Excerpted text >>
Vacancies in S’pore shrink as more jobs filled; total employment in Q2 near pre-pandemic level

SINGAPORE – Job vacancies in Singapore shrunk to 126,100 in June this year after seven straight quarters of increase.

Although the figure is down from a record high of 128,100 vacancies in March, it remains higher than 117,100 in December last year. The ratio of vacancies available to each unemployed person rose to 2.53 from 2.42 in March 2022, as unemployment rates declined further.

In its labour market report for the second quarter of 2022, the Ministry of Manpower (MOM) also found that total employment grew by 66,500 in the second quarter, significantly higher than the 42,000 increase in the previous quarter.

The latest round of employment growth means total employment has reached 99.5 per cent of the pre-pandemic level in December 2019, noted MOM on Wednesday.

Driving much of the increase across both quarters – 95,400 – were non-residents. especially in construction and manufacturing, as employers backfilled positions following the significant relaxation of border controls back in April.

Non-resident employment rose across all pass types in the first half of 2022, with the bulk, or 80,900, coming from work permit and other work pass holders, 7,400 from S Pass holders and 7,100 from Employment Pass holders.

However, non-resident employment remains 10 per cent below the pre-pandemic level, said MOM.

The ministry added that resident employment, comprising Singaporeans and permanent residents also rose, reaching 4.2 per cent above the pre-pandemic level in June 2022.

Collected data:
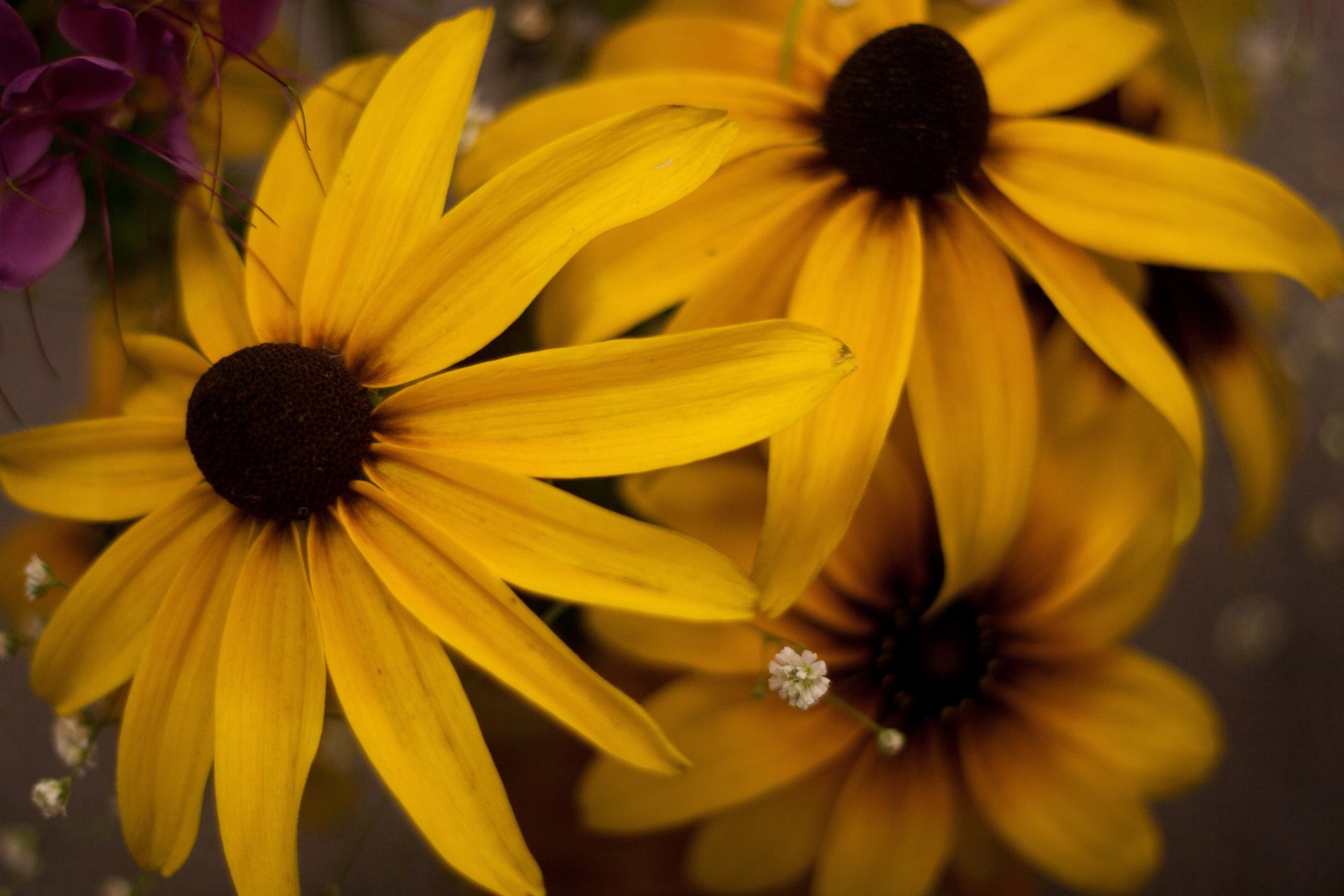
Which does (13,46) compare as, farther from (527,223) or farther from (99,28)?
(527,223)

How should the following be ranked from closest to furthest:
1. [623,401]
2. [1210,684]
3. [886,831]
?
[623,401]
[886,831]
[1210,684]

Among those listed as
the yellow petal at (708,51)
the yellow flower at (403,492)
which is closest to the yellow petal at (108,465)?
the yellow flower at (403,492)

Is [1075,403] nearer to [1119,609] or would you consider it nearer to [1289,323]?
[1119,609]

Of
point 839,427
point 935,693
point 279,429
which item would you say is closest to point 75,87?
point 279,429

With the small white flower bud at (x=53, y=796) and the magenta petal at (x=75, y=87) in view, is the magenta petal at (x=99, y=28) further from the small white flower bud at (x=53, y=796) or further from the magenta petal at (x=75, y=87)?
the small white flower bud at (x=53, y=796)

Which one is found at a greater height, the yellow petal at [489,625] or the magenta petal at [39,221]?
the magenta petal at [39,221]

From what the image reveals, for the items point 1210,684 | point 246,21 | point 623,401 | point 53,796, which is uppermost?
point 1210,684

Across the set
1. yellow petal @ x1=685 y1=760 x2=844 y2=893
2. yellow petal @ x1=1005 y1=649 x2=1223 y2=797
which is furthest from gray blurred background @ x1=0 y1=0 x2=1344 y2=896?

Required actions >>
1. Answer these questions using the Singapore jobs article.
(a) How many job vacancies were there in Singapore in June?
(b) By how much did total employment grow in the second quarter?
(c) How far below the pre-pandemic level does non-resident employment remain?
2. List every group of pass holders that the Singapore jobs article names as a source of non-resident employment growth in the first half of 2022.
3. Reproduce everything in the Singapore jobs article from "Although the figure" down to "back in April.".

Results by task >>
1.
(a) 126,100
(b) 66,500
(c) 10 per cent

2.
Work permit and other work pass holders
S Pass holders
Employment Pass holders

3.
Although the figure is down from a record high of 128,100 vacancies in March, it remains higher than 117,100 in December last year. The ratio of vacancies available to each unemployed person rose to 2.53 from 2.42 in March 2022, as unemployment rates declined further.

In its labour market report for the second quarter of 2022, the Ministry of Manpower (MOM) also found that total employment grew by 66,500 in the second quarter, significantly higher than the 42,000 increase in the previous quarter.

The latest round of employment growth means total employment has reached 99.5 per cent of the pre-pandemic level in December 2019, noted MOM on Wednesday.

Driving much of the increase across both quarters – 95,400 – were non-residents. especially in construction and manufacturing, as employers backfilled positions following the significant relaxation of border controls back in April.